The National Trust vehicles were explained by the presence of a team of volunteers for the National Trust for Scotland who were staying at the hostel. When I had started planning this holiday I had considered volunteering here so it was interesting to see who I would have been working with if I had joined. My initial idea for this holiday in Scotland was simply to go to Glen Affric but ultimately I decided I wanted to achieve this under my own planning by walking along the entire length of the valley from the village of Cannich. I saw the valley in both rain and sunshine and was entranced by the seemingly unspoilt scenery that has actually been heavily influenced by man.
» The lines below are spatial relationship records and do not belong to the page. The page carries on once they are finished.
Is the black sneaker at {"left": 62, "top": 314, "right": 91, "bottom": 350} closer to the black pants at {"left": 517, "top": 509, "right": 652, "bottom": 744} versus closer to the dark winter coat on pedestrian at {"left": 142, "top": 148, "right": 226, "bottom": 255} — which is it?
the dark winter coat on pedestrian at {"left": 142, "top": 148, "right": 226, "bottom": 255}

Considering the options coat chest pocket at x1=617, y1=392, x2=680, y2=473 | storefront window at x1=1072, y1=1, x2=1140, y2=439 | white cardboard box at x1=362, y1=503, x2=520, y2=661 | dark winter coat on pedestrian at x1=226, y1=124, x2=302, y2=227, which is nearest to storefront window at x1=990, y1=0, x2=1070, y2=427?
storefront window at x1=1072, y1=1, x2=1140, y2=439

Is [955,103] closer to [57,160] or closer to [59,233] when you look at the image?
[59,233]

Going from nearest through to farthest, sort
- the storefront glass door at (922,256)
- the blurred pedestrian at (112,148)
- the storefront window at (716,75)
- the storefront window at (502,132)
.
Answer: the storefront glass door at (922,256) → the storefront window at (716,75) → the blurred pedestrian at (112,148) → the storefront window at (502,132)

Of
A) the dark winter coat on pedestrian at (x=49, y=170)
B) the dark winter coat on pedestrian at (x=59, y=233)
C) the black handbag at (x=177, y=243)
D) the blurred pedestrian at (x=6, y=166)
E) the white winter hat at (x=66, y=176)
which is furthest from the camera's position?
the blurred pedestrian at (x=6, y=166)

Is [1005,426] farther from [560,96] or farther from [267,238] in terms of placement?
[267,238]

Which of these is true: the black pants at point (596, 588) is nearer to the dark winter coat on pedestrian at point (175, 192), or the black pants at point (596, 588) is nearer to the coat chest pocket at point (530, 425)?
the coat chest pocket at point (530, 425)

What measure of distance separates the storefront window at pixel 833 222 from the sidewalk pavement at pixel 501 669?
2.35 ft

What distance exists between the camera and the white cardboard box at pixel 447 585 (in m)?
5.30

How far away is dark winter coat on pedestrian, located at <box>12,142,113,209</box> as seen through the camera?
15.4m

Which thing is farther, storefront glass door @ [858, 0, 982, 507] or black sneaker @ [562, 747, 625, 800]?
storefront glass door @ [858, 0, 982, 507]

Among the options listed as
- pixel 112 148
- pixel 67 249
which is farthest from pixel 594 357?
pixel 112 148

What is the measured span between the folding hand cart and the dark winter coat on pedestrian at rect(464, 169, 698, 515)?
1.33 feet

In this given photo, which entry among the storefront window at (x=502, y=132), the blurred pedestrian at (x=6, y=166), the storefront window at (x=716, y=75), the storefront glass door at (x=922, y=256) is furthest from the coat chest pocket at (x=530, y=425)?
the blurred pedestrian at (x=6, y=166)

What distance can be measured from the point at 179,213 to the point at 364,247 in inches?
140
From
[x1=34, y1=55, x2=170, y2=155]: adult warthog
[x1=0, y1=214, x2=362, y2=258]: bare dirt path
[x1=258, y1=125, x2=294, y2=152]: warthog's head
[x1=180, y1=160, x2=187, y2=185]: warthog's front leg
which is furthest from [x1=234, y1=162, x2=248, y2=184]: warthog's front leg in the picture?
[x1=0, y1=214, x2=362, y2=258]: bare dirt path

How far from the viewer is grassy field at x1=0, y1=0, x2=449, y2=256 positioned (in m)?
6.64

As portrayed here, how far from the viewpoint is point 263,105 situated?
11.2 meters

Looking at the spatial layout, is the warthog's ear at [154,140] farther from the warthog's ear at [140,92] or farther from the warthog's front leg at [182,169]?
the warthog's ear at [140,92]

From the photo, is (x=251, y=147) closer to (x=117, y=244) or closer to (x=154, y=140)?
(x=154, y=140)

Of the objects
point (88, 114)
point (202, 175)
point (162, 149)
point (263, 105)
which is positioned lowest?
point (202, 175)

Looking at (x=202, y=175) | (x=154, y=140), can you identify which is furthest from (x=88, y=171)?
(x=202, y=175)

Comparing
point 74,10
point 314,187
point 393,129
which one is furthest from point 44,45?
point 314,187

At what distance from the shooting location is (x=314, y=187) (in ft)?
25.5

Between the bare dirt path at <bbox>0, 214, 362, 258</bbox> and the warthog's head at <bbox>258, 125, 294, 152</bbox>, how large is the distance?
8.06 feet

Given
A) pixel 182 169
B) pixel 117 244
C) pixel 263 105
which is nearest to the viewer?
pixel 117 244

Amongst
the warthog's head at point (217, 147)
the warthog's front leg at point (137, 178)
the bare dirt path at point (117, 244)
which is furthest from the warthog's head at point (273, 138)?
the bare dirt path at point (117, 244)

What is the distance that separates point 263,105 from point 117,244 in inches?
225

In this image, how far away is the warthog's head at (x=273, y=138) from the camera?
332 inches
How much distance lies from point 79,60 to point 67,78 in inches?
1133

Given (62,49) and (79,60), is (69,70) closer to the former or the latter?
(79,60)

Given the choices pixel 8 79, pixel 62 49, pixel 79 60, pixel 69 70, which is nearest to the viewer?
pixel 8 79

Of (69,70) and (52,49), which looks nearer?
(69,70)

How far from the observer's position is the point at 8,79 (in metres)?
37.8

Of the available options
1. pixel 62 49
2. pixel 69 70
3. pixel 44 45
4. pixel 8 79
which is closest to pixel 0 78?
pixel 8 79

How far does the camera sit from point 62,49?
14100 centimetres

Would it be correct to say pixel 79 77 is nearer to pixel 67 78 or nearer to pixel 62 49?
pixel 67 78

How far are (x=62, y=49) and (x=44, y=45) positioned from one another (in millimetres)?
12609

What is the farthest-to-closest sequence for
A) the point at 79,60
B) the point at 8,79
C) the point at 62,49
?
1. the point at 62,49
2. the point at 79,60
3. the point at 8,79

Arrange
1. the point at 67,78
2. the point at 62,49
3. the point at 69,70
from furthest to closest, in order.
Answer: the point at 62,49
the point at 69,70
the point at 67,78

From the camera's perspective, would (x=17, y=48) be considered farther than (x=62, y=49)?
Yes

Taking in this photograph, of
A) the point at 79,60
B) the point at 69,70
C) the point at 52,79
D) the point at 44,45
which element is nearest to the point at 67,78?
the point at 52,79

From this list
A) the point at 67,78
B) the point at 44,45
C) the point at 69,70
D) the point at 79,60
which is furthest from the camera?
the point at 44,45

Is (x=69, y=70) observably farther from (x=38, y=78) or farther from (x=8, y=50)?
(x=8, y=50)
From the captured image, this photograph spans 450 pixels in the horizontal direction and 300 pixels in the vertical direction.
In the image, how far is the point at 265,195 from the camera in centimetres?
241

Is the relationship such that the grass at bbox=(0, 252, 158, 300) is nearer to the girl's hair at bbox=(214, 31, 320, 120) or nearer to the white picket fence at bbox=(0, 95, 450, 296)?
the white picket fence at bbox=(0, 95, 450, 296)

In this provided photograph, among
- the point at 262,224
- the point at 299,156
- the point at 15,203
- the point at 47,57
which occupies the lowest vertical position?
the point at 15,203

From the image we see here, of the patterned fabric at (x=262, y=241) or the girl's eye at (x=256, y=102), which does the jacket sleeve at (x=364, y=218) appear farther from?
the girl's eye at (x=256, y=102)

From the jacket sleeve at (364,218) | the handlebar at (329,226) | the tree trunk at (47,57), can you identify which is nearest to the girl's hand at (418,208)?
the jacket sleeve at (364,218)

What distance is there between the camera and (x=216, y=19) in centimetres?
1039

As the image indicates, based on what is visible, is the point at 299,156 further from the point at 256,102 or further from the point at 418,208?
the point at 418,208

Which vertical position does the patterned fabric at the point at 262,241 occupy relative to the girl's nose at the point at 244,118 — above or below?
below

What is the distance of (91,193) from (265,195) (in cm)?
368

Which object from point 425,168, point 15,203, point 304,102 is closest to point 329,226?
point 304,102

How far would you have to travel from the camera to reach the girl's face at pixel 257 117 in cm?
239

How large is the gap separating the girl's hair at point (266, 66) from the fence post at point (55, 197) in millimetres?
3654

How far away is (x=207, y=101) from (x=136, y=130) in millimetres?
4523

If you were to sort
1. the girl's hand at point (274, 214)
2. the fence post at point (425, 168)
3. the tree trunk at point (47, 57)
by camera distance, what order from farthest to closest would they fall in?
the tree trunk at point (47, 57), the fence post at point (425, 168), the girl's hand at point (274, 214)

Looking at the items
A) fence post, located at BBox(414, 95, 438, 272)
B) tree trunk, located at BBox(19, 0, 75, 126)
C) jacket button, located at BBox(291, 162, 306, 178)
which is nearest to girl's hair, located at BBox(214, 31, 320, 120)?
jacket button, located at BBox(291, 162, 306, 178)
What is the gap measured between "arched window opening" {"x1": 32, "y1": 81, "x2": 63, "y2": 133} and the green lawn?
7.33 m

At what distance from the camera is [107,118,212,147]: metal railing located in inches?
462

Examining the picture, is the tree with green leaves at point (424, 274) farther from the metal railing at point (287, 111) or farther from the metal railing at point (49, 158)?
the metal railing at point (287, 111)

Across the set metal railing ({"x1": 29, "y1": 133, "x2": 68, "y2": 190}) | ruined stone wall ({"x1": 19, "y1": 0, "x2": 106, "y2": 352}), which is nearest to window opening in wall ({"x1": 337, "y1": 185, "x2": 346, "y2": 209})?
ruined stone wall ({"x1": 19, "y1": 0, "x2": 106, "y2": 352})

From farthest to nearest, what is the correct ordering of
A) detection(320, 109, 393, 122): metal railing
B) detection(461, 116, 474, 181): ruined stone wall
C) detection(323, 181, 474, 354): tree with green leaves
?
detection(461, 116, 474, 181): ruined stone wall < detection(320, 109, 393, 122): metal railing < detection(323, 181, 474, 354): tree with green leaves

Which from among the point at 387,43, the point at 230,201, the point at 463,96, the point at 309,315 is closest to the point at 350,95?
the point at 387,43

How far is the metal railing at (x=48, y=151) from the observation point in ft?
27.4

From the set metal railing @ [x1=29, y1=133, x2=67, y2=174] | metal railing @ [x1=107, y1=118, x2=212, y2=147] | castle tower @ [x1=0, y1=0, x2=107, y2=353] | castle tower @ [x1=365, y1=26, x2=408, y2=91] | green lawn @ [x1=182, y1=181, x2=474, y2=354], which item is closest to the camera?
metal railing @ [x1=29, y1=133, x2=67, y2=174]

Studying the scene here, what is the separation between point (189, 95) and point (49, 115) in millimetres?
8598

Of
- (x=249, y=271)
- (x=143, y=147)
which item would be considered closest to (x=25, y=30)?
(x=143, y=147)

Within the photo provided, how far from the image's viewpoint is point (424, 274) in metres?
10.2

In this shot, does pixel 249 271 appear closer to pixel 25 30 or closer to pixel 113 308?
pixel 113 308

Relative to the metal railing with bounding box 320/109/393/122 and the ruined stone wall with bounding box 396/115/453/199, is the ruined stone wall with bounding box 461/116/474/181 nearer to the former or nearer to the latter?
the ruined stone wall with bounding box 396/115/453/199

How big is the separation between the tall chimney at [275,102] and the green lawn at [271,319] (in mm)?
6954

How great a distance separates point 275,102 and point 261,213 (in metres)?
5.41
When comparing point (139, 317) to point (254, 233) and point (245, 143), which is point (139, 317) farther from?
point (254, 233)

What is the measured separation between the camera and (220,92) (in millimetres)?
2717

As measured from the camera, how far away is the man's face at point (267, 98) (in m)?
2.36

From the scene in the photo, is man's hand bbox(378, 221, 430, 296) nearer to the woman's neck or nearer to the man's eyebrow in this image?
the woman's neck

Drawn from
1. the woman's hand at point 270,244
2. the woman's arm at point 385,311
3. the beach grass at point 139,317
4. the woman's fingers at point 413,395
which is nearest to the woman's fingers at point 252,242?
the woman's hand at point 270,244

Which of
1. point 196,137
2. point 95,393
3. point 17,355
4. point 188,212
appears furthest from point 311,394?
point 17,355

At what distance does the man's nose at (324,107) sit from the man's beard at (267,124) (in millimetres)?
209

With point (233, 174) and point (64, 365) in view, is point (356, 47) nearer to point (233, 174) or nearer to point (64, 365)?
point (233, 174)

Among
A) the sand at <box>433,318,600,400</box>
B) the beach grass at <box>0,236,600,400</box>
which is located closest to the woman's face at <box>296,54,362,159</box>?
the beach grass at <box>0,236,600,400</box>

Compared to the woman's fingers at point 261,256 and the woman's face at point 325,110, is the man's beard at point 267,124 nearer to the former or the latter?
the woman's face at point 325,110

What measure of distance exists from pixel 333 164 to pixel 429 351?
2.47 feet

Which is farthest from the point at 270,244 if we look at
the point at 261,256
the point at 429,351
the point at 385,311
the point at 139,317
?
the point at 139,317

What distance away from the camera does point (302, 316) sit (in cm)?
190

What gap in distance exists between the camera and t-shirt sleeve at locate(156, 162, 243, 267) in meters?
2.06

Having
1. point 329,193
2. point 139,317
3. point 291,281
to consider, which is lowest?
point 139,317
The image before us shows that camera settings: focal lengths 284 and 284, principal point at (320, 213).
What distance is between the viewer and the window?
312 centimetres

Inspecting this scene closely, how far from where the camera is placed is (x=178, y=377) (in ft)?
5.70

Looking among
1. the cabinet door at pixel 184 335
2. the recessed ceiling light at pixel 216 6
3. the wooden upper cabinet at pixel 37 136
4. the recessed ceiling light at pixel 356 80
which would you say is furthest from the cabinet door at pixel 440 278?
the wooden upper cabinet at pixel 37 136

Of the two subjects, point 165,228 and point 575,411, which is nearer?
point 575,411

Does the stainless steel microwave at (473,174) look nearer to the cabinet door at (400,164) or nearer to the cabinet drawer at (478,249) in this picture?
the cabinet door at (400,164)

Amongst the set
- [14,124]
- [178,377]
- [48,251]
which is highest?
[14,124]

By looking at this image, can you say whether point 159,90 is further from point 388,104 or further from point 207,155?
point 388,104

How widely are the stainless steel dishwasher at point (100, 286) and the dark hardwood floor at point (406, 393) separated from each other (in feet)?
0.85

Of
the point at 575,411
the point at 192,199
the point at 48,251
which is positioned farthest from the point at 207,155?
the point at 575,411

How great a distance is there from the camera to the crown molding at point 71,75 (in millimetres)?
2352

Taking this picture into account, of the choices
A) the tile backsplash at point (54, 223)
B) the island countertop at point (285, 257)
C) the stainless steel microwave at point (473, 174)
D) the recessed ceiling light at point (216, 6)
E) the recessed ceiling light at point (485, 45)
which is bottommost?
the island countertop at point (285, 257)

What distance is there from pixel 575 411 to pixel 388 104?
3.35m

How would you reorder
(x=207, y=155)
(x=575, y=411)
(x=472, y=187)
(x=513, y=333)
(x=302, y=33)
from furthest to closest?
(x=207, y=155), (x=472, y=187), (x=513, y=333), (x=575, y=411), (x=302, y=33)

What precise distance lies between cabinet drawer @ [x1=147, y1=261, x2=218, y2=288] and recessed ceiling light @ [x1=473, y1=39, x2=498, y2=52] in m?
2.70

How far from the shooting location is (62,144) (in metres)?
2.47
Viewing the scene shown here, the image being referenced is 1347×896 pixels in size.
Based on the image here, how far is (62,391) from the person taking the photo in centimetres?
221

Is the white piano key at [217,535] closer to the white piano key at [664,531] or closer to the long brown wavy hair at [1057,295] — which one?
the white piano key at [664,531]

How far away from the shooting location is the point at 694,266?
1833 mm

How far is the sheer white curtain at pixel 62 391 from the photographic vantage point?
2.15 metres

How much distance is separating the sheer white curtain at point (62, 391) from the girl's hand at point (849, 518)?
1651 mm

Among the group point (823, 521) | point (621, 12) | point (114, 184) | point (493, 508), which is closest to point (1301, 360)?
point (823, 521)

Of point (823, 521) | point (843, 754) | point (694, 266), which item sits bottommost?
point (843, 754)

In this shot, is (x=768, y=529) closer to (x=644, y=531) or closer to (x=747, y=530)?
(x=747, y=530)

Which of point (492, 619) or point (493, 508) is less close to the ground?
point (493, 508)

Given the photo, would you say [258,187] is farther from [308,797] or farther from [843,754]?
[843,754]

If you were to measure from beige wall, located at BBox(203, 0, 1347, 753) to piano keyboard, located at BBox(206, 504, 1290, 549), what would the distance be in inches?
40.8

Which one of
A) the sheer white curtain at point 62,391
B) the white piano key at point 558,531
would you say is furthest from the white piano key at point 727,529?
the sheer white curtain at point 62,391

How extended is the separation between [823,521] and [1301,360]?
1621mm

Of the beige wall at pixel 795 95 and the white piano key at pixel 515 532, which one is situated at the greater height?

Although this day was heavily marred by the poor weather I still really enjoyed it. The rain or drizzle had stopped by noon enabling me to enjoy the slow walk along the valley before the rain started again soon after I reached the hostel. Ciste Dhubh, completely covered in cloud when I got there, is a mountain that I will have to climb another day. I do enjoy walking long distances along a good footpath through wild countryside. I don’t have to go to the top of a mountain to have a good walk and on a day like this it is much better staying on a good footpath at the bottom of the valley than trying to find your way in bad weather to the top of a mountain. When the weather is good then the top of a mountain is definitely the place to be as I found out the day before on this poor, dreich day.